▶ _Required action A_:
Answer these questions about the forum thread on deer and roads, one answer per line, marked as the questions are:
(i) In the first post, who is said to own all the deer?
(ii) On what date did wapati post?
(iii) Where does Old Fudd say the high rollers build up?
▶ _Required action B_:
Reproduce the part of the forum thread on deer and roads starting at "Maranda Rights will" and ending at "can't digest asphalt.".

Oh contraire, the deer (actually the State) should be the one held responsible for being on the road. If a state owned tractor (the state owns all the deer, right?) for example pulled out into traffic and caused and accident...Hum... of course, on the other hand, if an area is declared "open range", the rancher is not responsible when you hit his cow...another Hum...I wonder if this issue has ever been in court? Does a "deer crossing" sigh in essence declare a stretch of road as "open range" for deer?...triple Hum.


----------



## wapati (Nov 29, 2007)

who pays me if the deer hits me by running into the side of my car (deer was un-insured)? ... Still waiting for that check


----------



## Old Fudd (Nov 24, 2007)

Maranda Rights will be next. Hate to see em get hit.Bothers me big time. Why don't we arrest the high rollers who build up on the Wasatch. and force the deer down. cause they just can't digest asphalt.

▶ _Records supplied_:

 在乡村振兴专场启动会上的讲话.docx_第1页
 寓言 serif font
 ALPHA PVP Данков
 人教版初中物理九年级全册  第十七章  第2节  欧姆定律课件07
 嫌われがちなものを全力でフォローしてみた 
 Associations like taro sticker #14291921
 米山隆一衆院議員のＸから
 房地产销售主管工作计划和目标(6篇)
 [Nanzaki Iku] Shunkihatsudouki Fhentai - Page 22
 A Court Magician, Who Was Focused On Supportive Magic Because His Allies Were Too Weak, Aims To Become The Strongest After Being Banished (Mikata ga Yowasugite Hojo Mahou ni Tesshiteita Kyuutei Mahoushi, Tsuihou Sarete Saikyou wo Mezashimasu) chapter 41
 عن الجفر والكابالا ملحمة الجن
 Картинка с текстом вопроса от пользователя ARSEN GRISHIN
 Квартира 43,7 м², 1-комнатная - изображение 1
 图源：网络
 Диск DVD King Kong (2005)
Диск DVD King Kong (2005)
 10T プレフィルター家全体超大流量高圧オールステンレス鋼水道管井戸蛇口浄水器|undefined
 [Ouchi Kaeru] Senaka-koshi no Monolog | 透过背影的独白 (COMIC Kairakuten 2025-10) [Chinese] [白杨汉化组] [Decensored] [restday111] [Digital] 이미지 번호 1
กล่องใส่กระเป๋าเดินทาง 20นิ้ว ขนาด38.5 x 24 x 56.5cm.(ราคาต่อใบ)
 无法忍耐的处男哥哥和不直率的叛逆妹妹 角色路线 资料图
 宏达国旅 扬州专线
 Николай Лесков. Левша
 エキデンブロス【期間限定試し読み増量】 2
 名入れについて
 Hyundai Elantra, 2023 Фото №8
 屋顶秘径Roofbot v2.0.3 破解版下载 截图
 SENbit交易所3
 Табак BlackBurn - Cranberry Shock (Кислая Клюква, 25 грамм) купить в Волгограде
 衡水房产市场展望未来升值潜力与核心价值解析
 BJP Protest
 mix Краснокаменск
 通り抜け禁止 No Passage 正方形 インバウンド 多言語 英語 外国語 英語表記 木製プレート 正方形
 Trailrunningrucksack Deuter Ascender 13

▶ _Task response A_:
(i) The State.
(ii) Nov 29, 2007.
(iii) On the Wasatch.

▶ _Task response B_:
Maranda Rights will be next. Hate to see em get hit.Bothers me big time. Why don't we arrest the high rollers who build up on the Wasatch. and force the deer down. cause they just can't digest asphalt.